December 03, 2013|By Marc Lifsher
  • U.S Attorney Benjamin Wagner at recent Sacramento press conference. Wagner's office announced convictions in a foreclosure fraud case.
U.S Attorney Benjamin Wagner at recent Sacramento press conference. Wagner's… (Rich Pedroncelli / AP )

SACRAMENTO -- A federal jury in Sacramento after a five-week trial has returned guilty verdicts against three men who operated an Orange County-based "foreclosure rescue scam," according to U.S. Atty. Benjamin Wagner.

Convicted on Monday were Charles Head, 36, a former Los Angeles resident; Benjamin Budoff, 46, of Colorado Springs; and Domonic McCarns, 39, of Irvine.

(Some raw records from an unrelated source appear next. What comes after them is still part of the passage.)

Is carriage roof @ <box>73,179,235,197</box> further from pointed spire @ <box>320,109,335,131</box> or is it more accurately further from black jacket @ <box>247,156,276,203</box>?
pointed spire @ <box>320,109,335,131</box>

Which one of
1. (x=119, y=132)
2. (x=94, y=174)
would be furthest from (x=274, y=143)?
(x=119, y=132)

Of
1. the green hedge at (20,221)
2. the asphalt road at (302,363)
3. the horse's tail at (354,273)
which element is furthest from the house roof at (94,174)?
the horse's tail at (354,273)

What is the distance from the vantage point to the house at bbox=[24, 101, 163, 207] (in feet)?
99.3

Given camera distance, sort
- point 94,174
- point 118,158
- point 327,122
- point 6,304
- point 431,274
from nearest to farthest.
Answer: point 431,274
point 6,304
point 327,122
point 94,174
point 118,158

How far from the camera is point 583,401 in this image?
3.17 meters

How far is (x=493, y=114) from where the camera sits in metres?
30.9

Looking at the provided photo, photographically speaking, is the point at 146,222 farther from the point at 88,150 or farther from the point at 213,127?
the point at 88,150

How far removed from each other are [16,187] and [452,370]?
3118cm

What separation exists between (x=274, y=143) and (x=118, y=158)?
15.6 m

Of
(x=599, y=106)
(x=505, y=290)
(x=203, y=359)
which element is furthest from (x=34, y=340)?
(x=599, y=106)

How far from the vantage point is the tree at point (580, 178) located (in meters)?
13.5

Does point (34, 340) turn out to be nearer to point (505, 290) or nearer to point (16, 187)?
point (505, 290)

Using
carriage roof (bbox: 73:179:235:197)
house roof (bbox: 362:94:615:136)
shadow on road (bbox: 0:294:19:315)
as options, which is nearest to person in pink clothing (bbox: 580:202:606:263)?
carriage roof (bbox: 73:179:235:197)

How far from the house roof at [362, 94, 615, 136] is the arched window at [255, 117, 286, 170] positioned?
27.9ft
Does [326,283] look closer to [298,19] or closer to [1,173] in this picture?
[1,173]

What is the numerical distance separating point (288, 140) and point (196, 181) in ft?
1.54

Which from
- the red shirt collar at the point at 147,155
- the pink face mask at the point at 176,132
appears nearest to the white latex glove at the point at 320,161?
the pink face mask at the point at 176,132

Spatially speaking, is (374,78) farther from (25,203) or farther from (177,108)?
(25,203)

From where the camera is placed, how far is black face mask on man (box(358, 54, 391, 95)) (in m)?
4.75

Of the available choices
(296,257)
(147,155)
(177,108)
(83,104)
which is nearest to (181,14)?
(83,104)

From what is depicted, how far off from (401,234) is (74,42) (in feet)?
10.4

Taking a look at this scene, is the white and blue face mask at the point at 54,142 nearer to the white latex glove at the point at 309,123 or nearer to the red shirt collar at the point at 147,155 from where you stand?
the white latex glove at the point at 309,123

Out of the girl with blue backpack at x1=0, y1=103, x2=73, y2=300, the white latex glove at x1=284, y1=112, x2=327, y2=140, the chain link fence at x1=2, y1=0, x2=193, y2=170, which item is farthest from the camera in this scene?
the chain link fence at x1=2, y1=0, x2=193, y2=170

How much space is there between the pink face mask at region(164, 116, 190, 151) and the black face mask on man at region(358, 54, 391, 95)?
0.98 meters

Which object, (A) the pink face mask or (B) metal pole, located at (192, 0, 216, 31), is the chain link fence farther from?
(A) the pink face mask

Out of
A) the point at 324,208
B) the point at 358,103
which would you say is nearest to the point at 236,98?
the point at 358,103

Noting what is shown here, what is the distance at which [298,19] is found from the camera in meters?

Wagner described Head as the leader of the operation that extracted more than $5.7 million in equity from victims' homes, many in California. Evidence in the just-completed and a previous trial revealed that Head and his co-conspirators caused more than $15 million in homeowner losses.

The scam used several names, including Head Financial Services and Creative Loans, from March 2005 to June 2006.

All three defendants were convicted of conspiracy to commit mail fraud. Head also was convicted of three additional counts of mail fraud. In May, he was convicted of running a separate "equity-skimming scheme," Wagner said.

According to evidence presented at the trial, Head, McCarns, Budoff and other defendants approached homeowners facing foreclosure and offered to help them stay in their homes and repair their credit. Through misrepresentation and fraud they substituted straw buyers for the victims on property titles without the knowledge of the homeowners.

Once the titles were switched, the defendants obtained new mortgages to extract maximum equity from the homes. The victims were left with no home, no equity and with damaged credit ratings, Wagner said.

"Charles Head, Domonic McCarns and Benjamin Budoff preyed on the victims' fear of losing their homes, and then took advantage of those victims' predicament to steal from them their last remaining equity," Wagner said in a statement.

The ongoing investigation has yielded 16 convictions, and "our work is not done," Wagner said.